Tundé Taiwo* [name changed for fear of retribution], 31 ans, est sergent au Lagos Neighbourhood Safety Corps, une agence de sécurité créée par le gouvernement de l’État pour lutter contre la criminalité urbaine. Son travail le met souvent en danger. L’année dernière, il a été maîtrisé et brutalisé par des voyous.

Lorsque son salaire d’octobre de 50 000 naira (59,70 dollars) avant impôts est arrivé, trois sociétés de prêt l’ont partagé.

« Ce n’est pas comme si je voulais des prêts, mais quand votre famille souffrira, que ferez-vous ? Quelle est l’essence même de faire un travail gouvernemental quand on ne peut même pas nourrir sa famille ? Taiwo, qui travaille pour le gouvernement depuis cinq ans, a déclaré.

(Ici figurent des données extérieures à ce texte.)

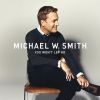 Download track You Won't Let Go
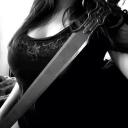 discord.gg/nika Icon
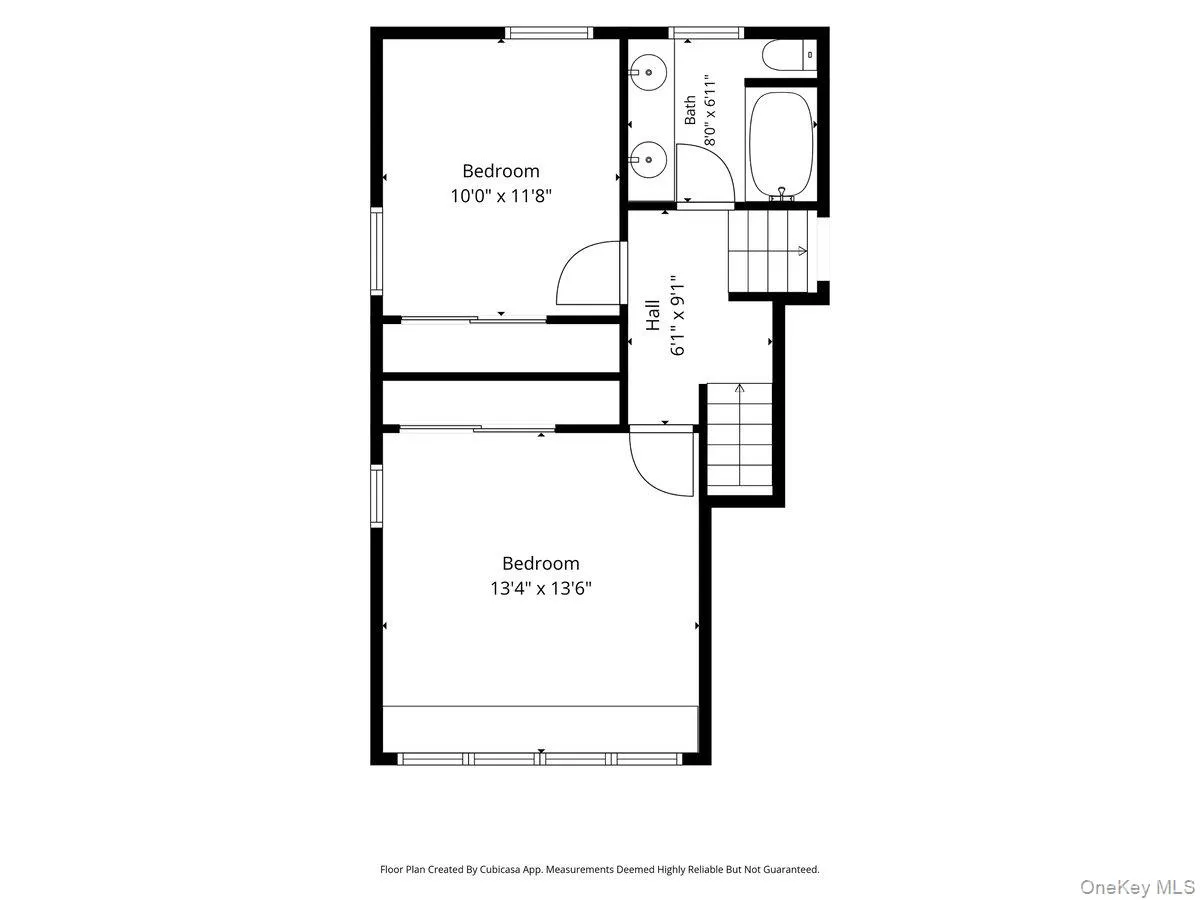 3 Carolyn Place, Eastchester, NY, 3 Bedrooms Bedrooms, 7 Rooms Rooms,3 BathroomsBathrooms,Residential,For Rent,Carolyn,0,1008404 3 Carolyn Place, Eastchester, NY, 3 Bedrooms Bedrooms, 7 Rooms Rooms,3 BathroomsBathrooms,Residential,For Rent,Carolyn,0,1008404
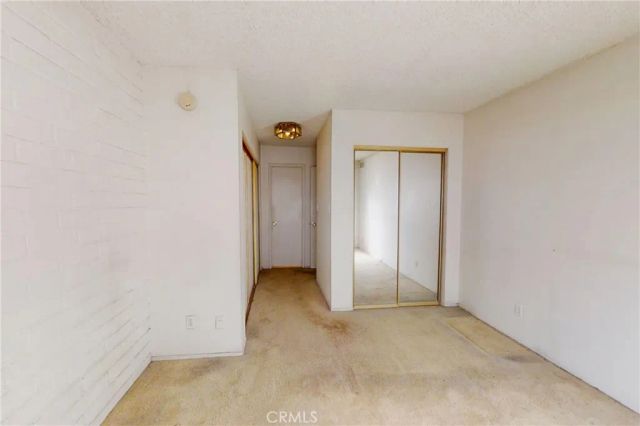 11750 W Sunset Boulevard 214, Los Angeles, CA 90049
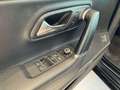 Volkswagen Passat CC 2,0 TDI DPF DSG //AUTOBAHN-KM // TOP // KREDIT ... Schwarz - thumbnail 34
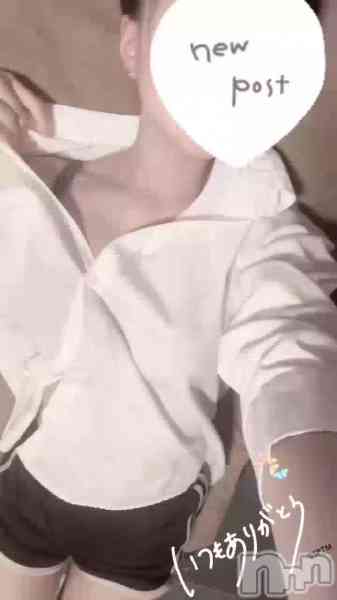 橘このみの動画 押し倒して…///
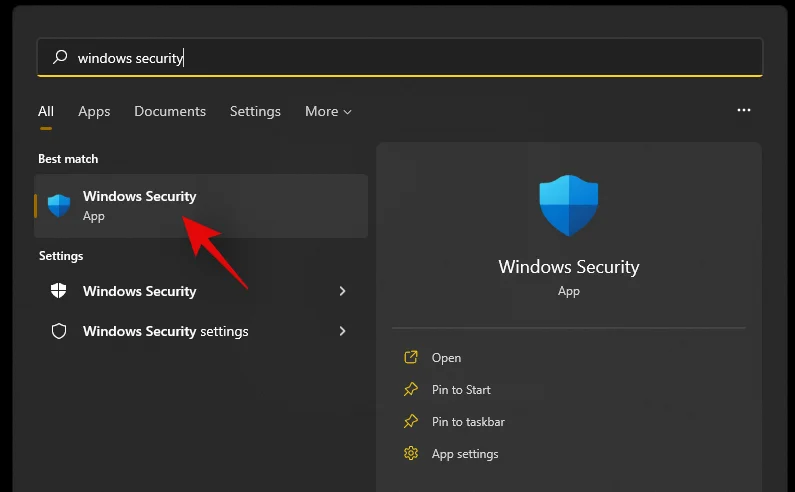 Kako odpraviti težavo »Meni Start Windows 11 ne deluje«?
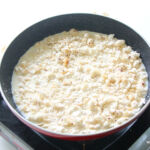 phool makhana payasam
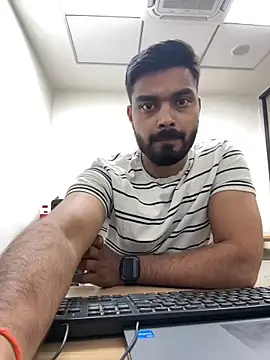 hotboysammy online show from December 10, 2024, 3:12 pm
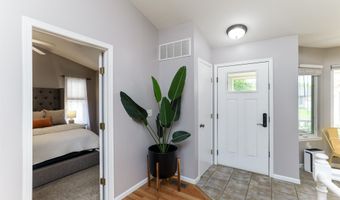 318 W Tuscany, Andover, KS 67002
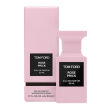 Tom Ford Rose Prick Woda Perfumowana 30ml - 4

Et c’est pourquoi il n’est pas perturbé par les augmentations temporaires.

“Ils devraient nous donner un salaire décent sur lequel nous pouvons compter, et non un salaire minimum, la façon dont nous vivons n’est à la hauteur d’aucun niveau de vie”, a-t-il déclaré.

Les experts affirment que le gouvernement a peut-être raté l’occasion d’introduire des filets de sécurité, car il a gaspillé des années de boom. « Le gouvernement doit s’attaquer aux fruits les plus faciles à trouver, qui peuvent cibler les personnes vulnérables et les plus touchées du pays, comme la nourriture et d’autres sources d’énergie, qui peuvent avoir un impact immédiat », a déclaré Nwankpa.